Andererseits verdankte Sokolow sein Leben – sein Überleben in Afghanistan, in Tschetschenien – seiner Fähigkeit, Dinge durch die Augen des Gegners zu sehen, was in diesem Fall den Versuch bedeutete, sich in Iwanow hineinzuversetzen. Dieser Perspektivenwechsel war nicht immer leicht. Ein paar Tage lang musste man immer wieder daran arbeiten, den anderen beobachten, Daten sammeln, sogar kleine Experimente durchführen, um zu sehen, wie der andere auf Dinge reagierte. Seine Leute in Tschetschenien hatten ihn, Sokolow, für verrückt gehalten, weil er manchmal Maßnahmen ergriffen hatte, deren taktischer Sinn nicht gerade auf der Hand lag, nur um eine Hypothese darüber zu be- oder widerlegen, was die Tschetschenen dachten, was sie wollten, wovor sie sich am meisten fürchteten.
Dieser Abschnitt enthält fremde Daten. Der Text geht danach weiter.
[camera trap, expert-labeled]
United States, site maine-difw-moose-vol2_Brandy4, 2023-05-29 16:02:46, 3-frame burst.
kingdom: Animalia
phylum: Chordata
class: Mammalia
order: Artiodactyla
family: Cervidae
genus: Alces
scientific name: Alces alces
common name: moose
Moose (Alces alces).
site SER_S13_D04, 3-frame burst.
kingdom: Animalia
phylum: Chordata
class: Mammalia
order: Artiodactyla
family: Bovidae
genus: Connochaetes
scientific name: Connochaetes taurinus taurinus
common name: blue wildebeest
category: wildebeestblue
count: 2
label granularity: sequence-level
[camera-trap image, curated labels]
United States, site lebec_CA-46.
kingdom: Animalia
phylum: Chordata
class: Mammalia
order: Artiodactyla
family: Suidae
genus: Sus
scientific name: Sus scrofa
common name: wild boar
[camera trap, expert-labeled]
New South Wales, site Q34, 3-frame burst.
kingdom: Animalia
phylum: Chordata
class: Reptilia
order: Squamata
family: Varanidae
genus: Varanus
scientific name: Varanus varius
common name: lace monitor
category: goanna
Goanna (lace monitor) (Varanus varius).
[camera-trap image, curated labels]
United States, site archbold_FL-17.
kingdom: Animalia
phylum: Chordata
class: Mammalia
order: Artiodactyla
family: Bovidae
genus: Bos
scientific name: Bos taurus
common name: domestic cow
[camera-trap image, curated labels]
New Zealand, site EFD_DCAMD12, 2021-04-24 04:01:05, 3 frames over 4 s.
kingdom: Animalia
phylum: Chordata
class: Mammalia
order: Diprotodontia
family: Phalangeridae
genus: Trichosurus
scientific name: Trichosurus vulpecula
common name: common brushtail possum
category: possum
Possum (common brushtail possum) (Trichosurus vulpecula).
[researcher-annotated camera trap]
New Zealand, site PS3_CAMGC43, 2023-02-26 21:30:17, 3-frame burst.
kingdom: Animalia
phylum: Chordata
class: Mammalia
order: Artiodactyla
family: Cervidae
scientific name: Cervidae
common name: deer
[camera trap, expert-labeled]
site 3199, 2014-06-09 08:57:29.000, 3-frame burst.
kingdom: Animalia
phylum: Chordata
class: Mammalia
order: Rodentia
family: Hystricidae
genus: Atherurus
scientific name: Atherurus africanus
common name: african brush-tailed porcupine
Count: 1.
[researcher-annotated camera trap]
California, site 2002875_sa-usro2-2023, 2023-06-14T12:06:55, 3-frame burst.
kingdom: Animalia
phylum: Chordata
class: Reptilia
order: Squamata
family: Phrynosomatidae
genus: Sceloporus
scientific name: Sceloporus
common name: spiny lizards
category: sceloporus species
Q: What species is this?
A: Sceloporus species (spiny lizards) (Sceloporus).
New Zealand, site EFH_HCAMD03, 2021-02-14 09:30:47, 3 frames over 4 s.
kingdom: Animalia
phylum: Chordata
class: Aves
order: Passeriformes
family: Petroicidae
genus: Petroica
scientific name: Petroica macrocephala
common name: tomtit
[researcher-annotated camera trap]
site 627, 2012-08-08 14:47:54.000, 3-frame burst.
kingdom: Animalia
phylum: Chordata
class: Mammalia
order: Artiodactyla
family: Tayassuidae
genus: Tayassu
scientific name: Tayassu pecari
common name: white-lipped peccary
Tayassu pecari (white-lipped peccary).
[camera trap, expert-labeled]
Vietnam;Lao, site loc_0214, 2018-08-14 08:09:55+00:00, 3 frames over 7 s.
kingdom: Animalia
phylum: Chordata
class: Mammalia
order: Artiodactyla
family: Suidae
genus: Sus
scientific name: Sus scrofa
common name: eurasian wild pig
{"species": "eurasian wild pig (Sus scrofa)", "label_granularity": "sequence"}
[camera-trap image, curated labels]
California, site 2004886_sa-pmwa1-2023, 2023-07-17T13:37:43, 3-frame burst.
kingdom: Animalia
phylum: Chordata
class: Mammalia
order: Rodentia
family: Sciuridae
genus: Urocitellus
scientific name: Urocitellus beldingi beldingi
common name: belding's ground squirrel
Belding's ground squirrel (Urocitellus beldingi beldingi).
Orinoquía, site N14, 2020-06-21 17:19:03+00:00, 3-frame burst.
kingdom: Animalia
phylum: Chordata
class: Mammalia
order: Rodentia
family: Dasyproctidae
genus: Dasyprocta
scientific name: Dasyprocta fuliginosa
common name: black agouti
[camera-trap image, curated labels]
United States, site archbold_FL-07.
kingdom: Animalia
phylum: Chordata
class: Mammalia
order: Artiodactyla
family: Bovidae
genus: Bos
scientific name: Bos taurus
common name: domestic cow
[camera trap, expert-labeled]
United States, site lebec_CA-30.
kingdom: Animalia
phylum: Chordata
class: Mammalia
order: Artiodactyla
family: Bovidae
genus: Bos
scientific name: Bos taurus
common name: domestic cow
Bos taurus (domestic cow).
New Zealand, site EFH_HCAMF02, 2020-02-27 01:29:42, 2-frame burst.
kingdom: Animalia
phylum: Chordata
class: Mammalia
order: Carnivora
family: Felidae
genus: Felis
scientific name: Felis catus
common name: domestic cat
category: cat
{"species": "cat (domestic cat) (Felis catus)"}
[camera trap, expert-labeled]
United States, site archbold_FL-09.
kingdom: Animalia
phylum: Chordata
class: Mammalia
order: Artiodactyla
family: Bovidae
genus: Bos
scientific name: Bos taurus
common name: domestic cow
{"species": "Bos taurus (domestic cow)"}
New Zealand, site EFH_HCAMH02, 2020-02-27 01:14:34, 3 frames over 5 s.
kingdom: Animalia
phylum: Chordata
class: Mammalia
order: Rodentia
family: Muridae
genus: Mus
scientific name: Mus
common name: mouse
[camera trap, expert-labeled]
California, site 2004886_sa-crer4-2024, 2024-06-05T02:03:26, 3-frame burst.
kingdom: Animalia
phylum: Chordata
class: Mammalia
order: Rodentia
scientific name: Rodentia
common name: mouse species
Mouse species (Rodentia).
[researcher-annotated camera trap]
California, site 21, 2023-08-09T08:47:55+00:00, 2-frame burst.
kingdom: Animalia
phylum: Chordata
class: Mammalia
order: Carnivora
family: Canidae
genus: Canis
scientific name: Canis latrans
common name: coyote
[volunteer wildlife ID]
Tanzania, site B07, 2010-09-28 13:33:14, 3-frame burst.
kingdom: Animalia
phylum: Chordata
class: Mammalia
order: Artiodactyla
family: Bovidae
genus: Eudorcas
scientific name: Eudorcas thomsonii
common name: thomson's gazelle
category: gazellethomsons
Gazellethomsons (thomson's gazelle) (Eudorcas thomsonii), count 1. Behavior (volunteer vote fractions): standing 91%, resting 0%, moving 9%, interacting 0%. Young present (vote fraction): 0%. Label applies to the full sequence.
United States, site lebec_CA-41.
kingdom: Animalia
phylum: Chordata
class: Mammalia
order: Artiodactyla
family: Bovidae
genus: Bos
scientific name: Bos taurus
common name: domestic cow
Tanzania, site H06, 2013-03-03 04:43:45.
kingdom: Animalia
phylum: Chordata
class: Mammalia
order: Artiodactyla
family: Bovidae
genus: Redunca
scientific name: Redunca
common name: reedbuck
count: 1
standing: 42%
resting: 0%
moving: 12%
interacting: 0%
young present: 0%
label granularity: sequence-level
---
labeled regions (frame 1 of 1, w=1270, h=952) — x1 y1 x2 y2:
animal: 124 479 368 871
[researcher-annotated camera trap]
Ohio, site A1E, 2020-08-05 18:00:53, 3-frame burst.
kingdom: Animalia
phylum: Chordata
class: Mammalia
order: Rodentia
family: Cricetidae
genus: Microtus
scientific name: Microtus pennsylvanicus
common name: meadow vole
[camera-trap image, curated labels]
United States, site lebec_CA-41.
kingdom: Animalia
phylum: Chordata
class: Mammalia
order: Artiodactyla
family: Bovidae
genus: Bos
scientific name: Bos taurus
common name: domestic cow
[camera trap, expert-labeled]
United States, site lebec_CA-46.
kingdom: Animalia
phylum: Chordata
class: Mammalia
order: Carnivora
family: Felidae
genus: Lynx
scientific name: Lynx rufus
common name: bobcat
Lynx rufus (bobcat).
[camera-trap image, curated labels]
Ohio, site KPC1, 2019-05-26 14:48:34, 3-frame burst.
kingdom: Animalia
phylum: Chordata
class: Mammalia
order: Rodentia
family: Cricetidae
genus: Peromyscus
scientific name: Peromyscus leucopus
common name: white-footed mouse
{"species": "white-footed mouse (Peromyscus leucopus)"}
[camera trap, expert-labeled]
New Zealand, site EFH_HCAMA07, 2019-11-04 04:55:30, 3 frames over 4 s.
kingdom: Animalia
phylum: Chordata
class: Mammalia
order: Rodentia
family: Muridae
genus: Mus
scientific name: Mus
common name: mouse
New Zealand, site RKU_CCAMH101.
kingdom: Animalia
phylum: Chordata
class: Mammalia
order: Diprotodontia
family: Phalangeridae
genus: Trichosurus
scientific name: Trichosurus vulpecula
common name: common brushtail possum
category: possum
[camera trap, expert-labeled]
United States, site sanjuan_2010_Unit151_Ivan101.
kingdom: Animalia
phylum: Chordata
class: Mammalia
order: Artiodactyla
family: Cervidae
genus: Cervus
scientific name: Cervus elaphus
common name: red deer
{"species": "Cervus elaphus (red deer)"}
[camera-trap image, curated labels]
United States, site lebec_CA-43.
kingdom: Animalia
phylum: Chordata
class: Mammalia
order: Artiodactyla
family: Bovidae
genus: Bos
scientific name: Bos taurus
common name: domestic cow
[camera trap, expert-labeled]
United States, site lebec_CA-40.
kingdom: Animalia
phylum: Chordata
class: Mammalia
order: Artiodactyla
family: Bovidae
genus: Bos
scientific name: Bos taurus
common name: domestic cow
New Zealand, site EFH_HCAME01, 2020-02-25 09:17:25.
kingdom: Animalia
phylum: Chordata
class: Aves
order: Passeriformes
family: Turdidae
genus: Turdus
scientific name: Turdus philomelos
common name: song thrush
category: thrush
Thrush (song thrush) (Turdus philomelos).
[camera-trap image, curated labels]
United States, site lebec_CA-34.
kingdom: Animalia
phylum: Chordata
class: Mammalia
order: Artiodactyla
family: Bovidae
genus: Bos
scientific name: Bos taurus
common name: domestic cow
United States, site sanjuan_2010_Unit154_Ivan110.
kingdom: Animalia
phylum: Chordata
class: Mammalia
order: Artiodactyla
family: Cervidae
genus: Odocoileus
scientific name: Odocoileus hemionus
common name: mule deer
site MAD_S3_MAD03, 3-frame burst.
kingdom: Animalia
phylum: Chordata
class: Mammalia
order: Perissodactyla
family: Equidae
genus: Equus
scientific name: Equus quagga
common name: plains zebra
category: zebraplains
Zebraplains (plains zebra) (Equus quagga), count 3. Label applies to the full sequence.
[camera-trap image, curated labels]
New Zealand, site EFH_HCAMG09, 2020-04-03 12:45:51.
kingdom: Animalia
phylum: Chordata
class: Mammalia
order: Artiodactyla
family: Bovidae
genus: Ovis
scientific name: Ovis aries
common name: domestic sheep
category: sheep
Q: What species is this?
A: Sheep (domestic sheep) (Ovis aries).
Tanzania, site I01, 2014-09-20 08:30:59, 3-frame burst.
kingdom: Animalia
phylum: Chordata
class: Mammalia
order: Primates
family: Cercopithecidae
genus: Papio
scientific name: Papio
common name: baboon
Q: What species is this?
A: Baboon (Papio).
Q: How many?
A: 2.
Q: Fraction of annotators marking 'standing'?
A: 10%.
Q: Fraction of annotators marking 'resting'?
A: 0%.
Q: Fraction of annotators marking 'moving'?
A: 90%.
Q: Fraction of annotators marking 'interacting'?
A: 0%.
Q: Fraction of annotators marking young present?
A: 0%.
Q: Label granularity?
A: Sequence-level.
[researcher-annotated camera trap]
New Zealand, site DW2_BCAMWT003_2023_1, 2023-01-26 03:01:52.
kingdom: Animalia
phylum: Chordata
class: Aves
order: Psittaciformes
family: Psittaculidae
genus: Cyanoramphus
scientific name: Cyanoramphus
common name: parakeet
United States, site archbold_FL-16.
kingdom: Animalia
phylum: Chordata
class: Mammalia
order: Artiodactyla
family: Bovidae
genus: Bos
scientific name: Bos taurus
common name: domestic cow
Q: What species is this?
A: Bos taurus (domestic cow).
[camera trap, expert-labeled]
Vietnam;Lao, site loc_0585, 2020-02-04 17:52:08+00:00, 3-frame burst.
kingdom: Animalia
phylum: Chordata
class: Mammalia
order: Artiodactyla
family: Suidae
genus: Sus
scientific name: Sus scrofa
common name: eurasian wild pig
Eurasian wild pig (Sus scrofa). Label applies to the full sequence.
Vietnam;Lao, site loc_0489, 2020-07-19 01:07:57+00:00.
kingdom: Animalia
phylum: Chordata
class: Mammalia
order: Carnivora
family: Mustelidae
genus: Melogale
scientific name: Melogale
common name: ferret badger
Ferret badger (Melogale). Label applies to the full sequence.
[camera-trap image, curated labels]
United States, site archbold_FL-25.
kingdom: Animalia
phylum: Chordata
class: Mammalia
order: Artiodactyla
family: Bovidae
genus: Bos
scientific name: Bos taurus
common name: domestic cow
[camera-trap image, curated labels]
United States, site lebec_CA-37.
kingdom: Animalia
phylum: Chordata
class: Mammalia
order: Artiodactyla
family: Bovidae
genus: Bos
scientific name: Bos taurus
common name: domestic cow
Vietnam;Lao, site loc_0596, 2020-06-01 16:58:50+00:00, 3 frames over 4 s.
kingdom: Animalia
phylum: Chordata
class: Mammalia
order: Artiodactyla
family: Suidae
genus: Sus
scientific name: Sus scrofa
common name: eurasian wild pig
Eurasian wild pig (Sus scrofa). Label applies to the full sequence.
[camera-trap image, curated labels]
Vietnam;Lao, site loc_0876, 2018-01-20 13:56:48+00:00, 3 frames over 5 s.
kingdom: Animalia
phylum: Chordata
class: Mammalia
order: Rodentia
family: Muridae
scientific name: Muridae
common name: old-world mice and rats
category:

Was sie für normal hielten.
Das war immer der schwierige Teil. Wenn man wusste, was für den Feind normal war, wurde alles einfach: Man konnte ihn in den Schlaf lullen, indem man ihn mit normal fütterte, und ihm einen gehörigen Schrecken einjagen, indem man ihm plötzlich normal wegnahm. Allerdings war für Afghanen und Tschetschenen normal so verschieden von dem, was normal für Russen war, dass es für einen Mann wie Sokolow ein ganzes Stück Arbeit bedeutete herauszubekommen, was es war.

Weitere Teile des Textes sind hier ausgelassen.